Detection of p75NTR trimers: Implications for receptor stoichiometry and activation

Abstract

The p75 neurotrophin receptor (p75NTR) is a multifunctional receptor that participates in many critical processes in the nervous system, ranging from apoptosis to synaptic plasticity and morphological events. It is a member of the tumor necrosis factor receptor (TNFR) superfamily, whose members undergo trimeric oligomerization. Interestingly, p75NTR interacts with dimeric ligands (i.e., proneurotro-phins or mature neurotrophins), but several of the intracellular adaptors that mediate p75NTR signaling are trimeric (i.e., TNFR-associated factor 6 or TRAF6). Consequently, the active receptor signaling unit remains uncertain. To identify the functional receptor complex, we evaluated its oligomerization in vitro and in mice brain tissues using a combination of biochemical techniques. We found that the most abundant homotypic arrangement for p75NTR is a trimer and that monomers and trimers coexist at the cell surface.

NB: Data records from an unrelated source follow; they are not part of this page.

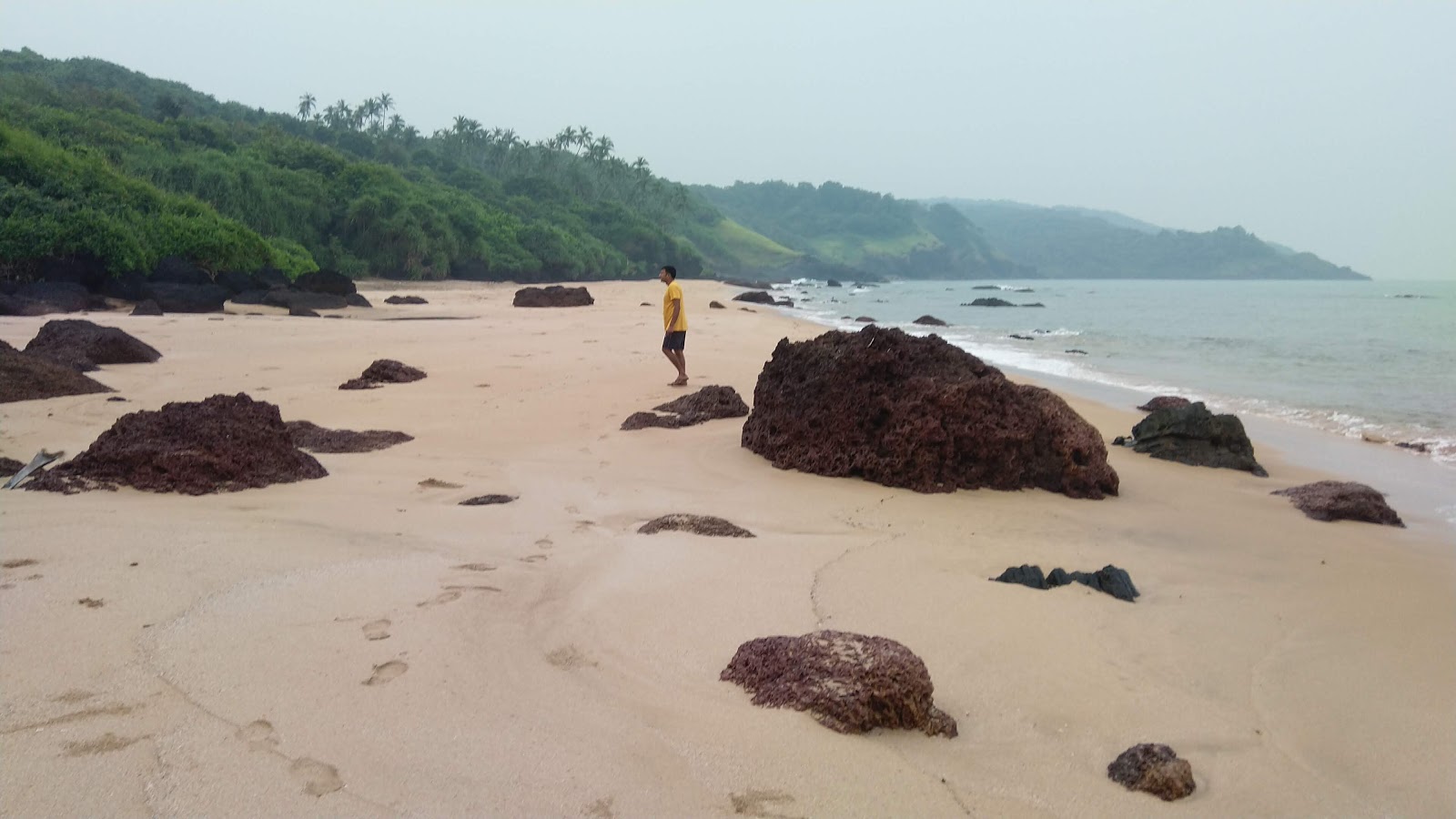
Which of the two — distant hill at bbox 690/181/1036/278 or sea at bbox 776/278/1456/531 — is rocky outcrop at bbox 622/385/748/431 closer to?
sea at bbox 776/278/1456/531

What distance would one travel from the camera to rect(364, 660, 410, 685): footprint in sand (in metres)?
2.46

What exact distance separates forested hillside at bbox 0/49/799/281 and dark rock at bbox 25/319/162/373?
11.8m

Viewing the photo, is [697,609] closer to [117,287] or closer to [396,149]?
[117,287]

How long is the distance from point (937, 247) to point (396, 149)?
108 meters

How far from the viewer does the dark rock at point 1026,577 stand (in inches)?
154

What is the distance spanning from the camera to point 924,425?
5.91m

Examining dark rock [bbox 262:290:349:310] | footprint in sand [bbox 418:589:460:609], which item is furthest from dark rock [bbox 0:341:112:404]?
dark rock [bbox 262:290:349:310]

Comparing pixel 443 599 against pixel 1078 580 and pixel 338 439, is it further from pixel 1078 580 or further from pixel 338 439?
pixel 338 439

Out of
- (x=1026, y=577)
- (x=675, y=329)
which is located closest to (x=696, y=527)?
(x=1026, y=577)

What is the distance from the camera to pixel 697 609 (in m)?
3.27

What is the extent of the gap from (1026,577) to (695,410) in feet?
14.1

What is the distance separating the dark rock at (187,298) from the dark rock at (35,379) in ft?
37.6

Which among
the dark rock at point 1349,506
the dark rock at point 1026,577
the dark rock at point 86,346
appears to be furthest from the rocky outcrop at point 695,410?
the dark rock at point 86,346

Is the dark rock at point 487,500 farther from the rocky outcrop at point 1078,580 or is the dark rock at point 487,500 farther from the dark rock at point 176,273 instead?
the dark rock at point 176,273
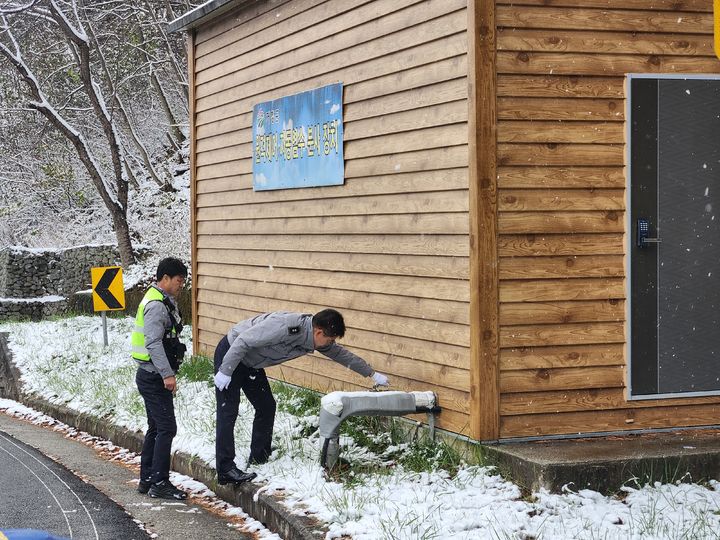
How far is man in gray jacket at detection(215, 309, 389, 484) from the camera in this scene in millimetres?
7648

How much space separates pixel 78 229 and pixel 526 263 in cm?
2686

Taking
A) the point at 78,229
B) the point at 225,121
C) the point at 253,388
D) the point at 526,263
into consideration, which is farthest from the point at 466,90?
the point at 78,229

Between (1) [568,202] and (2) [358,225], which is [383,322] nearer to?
(2) [358,225]

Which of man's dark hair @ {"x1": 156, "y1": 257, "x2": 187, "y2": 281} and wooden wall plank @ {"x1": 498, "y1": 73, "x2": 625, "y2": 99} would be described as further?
man's dark hair @ {"x1": 156, "y1": 257, "x2": 187, "y2": 281}

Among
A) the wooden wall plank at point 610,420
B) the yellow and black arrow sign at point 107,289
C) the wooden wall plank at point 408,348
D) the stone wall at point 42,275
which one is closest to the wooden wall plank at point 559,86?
the wooden wall plank at point 408,348

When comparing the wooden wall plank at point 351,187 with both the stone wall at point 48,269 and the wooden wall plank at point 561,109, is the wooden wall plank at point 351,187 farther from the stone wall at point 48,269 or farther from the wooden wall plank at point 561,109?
the stone wall at point 48,269

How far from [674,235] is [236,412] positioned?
11.7 feet

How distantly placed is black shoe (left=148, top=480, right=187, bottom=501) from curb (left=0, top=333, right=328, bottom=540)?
0.98 ft

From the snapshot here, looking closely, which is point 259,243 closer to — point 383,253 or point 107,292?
point 383,253

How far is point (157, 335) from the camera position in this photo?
8070mm

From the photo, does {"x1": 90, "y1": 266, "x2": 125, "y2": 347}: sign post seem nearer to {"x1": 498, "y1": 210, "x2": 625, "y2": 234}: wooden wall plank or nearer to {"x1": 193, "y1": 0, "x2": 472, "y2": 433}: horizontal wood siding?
{"x1": 193, "y1": 0, "x2": 472, "y2": 433}: horizontal wood siding

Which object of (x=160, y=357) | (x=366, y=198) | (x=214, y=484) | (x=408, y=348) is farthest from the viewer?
(x=366, y=198)

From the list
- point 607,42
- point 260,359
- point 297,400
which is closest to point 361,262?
point 297,400

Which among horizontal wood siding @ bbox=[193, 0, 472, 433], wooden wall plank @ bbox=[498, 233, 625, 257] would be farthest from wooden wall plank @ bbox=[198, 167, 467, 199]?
wooden wall plank @ bbox=[498, 233, 625, 257]
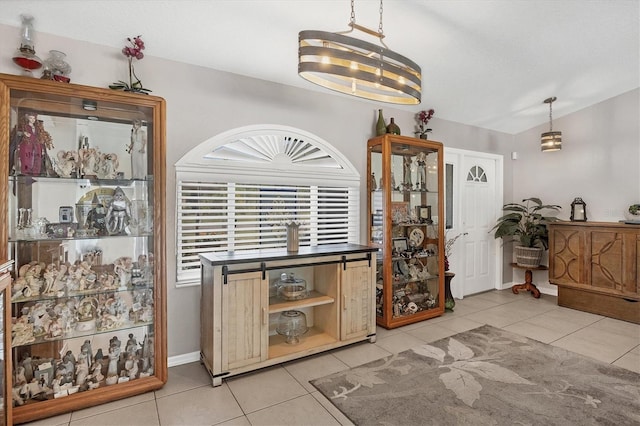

Interestingly, trimers are not required for ligand-independent or ligand-dependent p75NTR activation in a growth cone retraction functional assay. However, monomers are capable of inducing acute morphological effects in neurons. We propose that p75NTR activation is regulated by its oligomerization status and its levels of expression. These results indicate that the oligomeric state of p75NTR confers differential responses and offers an explanation for the diverse and contradictory actions of this receptor in the nervous system.